OBIETTIVO DEL COMPITO:
Riproduci fedelmente il brano sulle vaccinazioni in Brasile da "C'è un Paese" fino a "ulteriormente i tempi." incluso.

BRANO PROPOSTO:
--- --- ---

C'è un Paese in Sudamerica in netto ritardo sulle vaccinazioni anti-coronavirus rispetto al resto del continente: è il Brasile. Un primo vaccino di origine cinese è già arrivato, ma si attende l’autorizzazione ufficiale e dunque manca una data per l'inizio delle vaccinazioni. Con quasi 200'000 morti e gli ospedali ancora pieni, lo scontro politico tra il presidente Jair Bolsonaro e i governatori rischia di dilatare ulteriormente i tempi.
L’ultimo carico del preparato cinese Sinovac è arrivato sabato a San Paolo ma per distribuirlo manca l’autorizzazione di Pechino e poi la relativa accettazione da parte dell’Agenzia sanitaria federale. Il governatore dello Stato più popoloso del Brasile Joao Doria assicura che manca ormai poco. “Entro il 15 gennaio avremo completato lo stock di 46 milioni di dosi di questo vaccino per sconfiggere il Covid-19”, afferma Doria.
La produzione, a differenza di altri Paesi, è in gran parte locale. Questo è un vantaggio, ma la lotta tra il Governo centrale e quelli locali frena tutto. Nonostante i quasi 200'000 morti il presidente Bolsonaro dice di non capire la fretta per l’inizio della campagna di vaccinazione. “Quando le autorità di vigilanza li approveranno i vaccini saranno pronti, distribuiti a chi li vuole prendere. Noi non obblighiamo nessuno. Chi dice che lo devo prendere per dare il buon esempio è un idiota, ho già contratto il virus, non ne ho bisogno; per questo io non mi vaccinerò”, dice il presidente.
La fretta, invece, c’è. Con le feste e l’arrivo dell’estate sono aumentati gli assembramenti di persone un po’ ovunque; gli ospedali sono già sotto pressione e per gennaio si teme un collasso generale. Dopo nove mesi di pandemia il Brasile è di nuovo in ginocchio.

--- --- ---

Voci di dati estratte
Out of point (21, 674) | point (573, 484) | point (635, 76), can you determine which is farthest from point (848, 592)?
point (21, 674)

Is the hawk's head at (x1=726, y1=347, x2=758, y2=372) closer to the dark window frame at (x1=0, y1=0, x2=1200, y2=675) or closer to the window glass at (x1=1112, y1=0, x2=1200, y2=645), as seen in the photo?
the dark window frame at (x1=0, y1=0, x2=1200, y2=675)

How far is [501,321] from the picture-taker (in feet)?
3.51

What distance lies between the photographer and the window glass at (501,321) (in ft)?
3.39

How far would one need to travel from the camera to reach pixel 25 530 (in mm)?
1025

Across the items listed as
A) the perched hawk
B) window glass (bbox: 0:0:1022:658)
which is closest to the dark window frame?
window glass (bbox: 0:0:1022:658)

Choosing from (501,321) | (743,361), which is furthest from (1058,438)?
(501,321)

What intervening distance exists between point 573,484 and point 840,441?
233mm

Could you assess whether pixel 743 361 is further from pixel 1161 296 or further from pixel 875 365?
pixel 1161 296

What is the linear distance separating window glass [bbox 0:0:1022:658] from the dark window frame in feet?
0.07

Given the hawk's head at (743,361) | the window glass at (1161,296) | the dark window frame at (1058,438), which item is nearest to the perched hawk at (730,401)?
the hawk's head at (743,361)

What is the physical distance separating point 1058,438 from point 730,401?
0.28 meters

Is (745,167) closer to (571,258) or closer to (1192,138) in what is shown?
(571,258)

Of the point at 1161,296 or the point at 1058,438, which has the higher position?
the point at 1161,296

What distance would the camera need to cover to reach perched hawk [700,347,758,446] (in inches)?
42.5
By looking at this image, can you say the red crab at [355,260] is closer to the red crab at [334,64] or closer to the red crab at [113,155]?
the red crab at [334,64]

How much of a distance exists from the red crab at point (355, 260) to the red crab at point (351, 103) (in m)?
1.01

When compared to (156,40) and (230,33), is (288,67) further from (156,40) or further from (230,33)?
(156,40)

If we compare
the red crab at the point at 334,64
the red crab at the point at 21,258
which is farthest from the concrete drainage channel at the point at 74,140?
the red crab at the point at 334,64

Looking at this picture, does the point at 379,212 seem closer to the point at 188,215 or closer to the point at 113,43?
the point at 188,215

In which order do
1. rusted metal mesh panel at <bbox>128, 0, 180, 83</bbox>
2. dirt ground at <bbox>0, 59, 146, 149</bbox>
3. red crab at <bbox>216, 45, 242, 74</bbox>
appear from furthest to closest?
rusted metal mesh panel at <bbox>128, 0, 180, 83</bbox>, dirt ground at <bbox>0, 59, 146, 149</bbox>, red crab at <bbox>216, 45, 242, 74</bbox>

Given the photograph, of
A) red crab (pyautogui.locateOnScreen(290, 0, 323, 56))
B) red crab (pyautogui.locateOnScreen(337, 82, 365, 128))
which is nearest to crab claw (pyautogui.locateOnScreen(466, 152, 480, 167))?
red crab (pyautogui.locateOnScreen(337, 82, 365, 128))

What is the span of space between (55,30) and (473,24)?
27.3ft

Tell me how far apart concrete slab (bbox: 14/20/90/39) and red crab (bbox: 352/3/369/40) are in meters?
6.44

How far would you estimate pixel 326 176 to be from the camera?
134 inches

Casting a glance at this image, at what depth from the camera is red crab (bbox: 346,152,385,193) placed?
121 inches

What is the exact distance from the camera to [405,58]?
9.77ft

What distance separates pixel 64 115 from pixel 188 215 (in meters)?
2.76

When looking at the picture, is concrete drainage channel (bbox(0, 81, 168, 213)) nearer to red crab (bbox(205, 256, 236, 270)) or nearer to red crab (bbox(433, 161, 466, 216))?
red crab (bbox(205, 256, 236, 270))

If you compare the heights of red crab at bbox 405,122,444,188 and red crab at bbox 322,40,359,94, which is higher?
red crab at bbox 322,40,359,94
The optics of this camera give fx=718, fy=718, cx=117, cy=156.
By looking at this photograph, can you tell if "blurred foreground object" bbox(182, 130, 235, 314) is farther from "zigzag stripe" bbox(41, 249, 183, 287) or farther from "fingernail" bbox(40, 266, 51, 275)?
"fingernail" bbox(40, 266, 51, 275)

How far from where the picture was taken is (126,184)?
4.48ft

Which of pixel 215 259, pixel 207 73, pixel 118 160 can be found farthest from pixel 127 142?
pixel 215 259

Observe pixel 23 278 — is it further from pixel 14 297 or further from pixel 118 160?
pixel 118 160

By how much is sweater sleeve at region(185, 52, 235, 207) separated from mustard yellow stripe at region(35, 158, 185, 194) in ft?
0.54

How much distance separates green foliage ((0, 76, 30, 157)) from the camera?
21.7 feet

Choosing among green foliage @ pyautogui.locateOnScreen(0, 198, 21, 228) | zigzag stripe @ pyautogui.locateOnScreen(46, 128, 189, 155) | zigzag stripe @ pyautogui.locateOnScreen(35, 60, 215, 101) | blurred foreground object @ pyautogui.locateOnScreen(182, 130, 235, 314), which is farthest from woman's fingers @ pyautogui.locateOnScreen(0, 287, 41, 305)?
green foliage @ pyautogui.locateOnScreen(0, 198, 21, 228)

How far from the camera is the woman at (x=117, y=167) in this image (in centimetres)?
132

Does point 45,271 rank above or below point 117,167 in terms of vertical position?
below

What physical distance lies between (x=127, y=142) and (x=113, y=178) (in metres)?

--- --- ---

RISPOSTA AL COMPITO:
C'è un Paese in Sudamerica in netto ritardo sulle vaccinazioni anti-coronavirus rispetto al resto del continente: è il Brasile. Un primo vaccino di origine cinese è già arrivato, ma si attende l’autorizzazione ufficiale e dunque manca una data per l'inizio delle vaccinazioni. Con quasi 200'000 morti e gli ospedali ancora pieni, lo scontro politico tra il presidente Jair Bolsonaro e i governatori rischia di dilatare ulteriormente i tempi.